The website of the Union of Italian Jewish Communities, or UCEI, said Friday that the so-called Research Group on Fiume-Palatucci 1938-1945 held its first meeting earlier in the week in Milan at the Center for Contemporary Jewish Documentation.

The seven-member group was set up by the center and the UCEI, and includes Holocaust scholars, historians and archivists. Its investigation is expected to last six months; the group will publish a report on its findings.

Palatucci, a fascist police official in wartime Fiume — now Rijeka, Croatia — has long been revered in Italy as an “Italian Schindler” who saved thousands of Jews by providing them with false papers.

The Yad Vashem Holocaust Memorial and Museum in Jerusalem named  Palatucci a Righteous Among the Nations and he was accorded other honors.

In recent years, however, his record has come under scrutiny.

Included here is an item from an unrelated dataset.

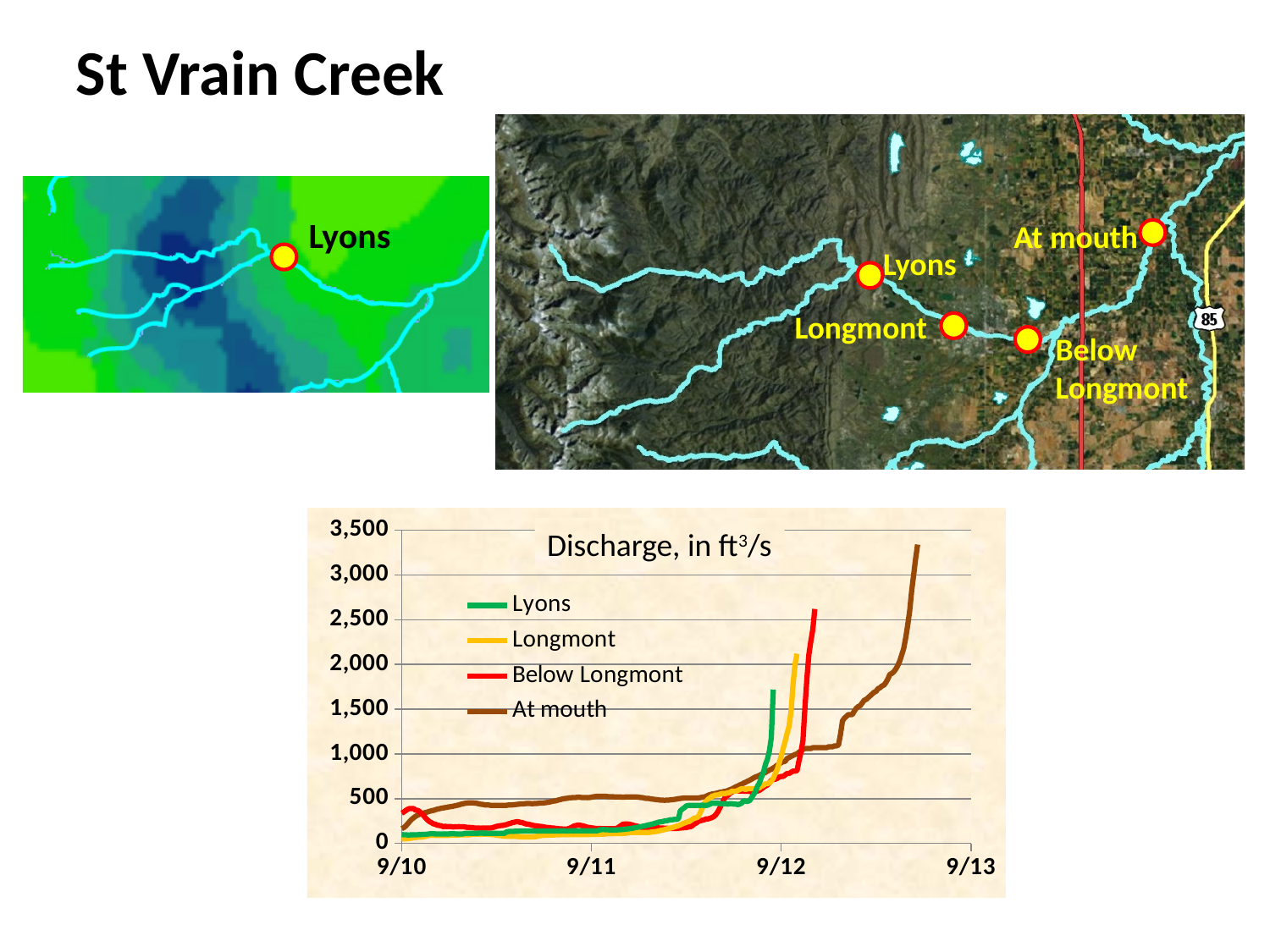
How many series does the chart legend list? 4 Is the peak value for Longmont greater or less than 2,000? greater Does the discharge for At mouth rise or fall from 9/12 to 9/13? rise What colour is the line for At mouth in the chart? brown Is the peak value for Lyons greater or less than 2,000? less Which series reaches the highest discharge value on the chart? At mouth Which series has the lowest peak discharge on the chart? Lyons Is the peak value for Below Longmont greater or less than 2,500? greater Which series has a higher peak discharge, Below Longmont or Longmont? Below Longmont What kind of chart is shown on the slide? line chart What is the title of the chart? Discharge, in ft³/s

While he is credited with having saved at least a few Jews, the number of 5,000 that is often quoted allegedly is greatly inflated. And while he was arrested and sent to Dachau, where he died in early 1945, recent research has shown that it was not because he helped Jews.

“A growing chorus of historians and scholars,” Italian journalist Alessandra Farkas wrote in the Milan daily newspaper Corriere della Sera last summer, say Palatucci “is nothing but a myth, a sensational fraud orchestrated by the alleged hero’s friends and relatives who claim he saved more than 5,000 Jews in a region where there lived fewer than half that number of Jews.”